Today the scaffolding started being erected. Because the whole structure, including the cap, needs to be protected, and buttressing is required because the scaffolding mustn’t touch the brickwork, the process is expected to take about three weeks, depending on the weather.
Stonewest will then be able to start restoring the brickwork inside and out, and replacing, sanding and oiling the woodwork.
Paul Sellwood of Owlsworth millwrights was also back to attend a site meeting with representatives from Stonewest, Lambeth Council, and architect Dannatt, Johnson. As noted on a previous post, the jib or crane for removing the provender millstones is currently wedged in place due to the weight of the main millstones pressing down on the floor above (according to Paul, they weigh around 1.5 tonnes).

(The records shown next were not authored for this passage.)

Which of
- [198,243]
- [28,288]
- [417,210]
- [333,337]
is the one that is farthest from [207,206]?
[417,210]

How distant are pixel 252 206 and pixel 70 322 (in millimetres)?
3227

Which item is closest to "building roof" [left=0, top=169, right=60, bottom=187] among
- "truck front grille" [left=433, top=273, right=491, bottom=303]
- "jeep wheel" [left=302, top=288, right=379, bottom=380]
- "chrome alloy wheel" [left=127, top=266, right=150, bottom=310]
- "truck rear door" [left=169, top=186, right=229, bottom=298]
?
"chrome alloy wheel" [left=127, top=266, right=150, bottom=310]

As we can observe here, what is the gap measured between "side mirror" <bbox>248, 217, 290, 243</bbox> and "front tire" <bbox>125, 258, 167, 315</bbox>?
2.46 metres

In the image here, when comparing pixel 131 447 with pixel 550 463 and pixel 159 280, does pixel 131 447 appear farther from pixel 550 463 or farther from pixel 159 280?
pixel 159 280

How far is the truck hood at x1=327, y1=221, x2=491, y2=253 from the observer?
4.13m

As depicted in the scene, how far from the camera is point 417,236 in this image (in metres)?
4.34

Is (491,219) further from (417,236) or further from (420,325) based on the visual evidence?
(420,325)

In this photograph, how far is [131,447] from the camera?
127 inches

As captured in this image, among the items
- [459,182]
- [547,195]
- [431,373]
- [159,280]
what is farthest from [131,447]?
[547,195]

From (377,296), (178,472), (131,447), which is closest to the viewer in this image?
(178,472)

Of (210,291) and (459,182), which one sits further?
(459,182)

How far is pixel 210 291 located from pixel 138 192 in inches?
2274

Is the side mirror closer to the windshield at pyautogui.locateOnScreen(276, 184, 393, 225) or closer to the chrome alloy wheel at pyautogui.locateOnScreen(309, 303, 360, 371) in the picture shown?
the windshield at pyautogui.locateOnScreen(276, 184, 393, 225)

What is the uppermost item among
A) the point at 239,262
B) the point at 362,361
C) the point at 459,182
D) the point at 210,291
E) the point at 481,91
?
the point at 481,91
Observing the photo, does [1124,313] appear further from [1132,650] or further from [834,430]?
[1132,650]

So next week they are going to try inserting adjustable props on the ground floor and the first floor to support this weight and ‘lift’ the millstones on the second floor.
Overall, the stocks are in reasonable condition, but Paul is recommending the addition of stock clamps to strengthen the central part of the sails, as they will be under greater force once they are turning again. There have been a couple of instances of sails breaking on other windmills, at Thaxted in Essex and Chesterton in Warwickshire, and Paul thinks that adding clamps would minimise the risk of a similar incident here. Although there is no evidence that stock clamps have previously been used here, the Society for Protection of Ancient Buildings Mill Section agrees that they may be a good idea.
Because the stocks are not as deep as they should be, Paul is also suggesting adding extra timber to produce a halving joint (see diagram, right) where they cross. Again, this would provide extra strength. The sails themselves are in reasonable condition, though several sail bars and backstays will need to be replaced.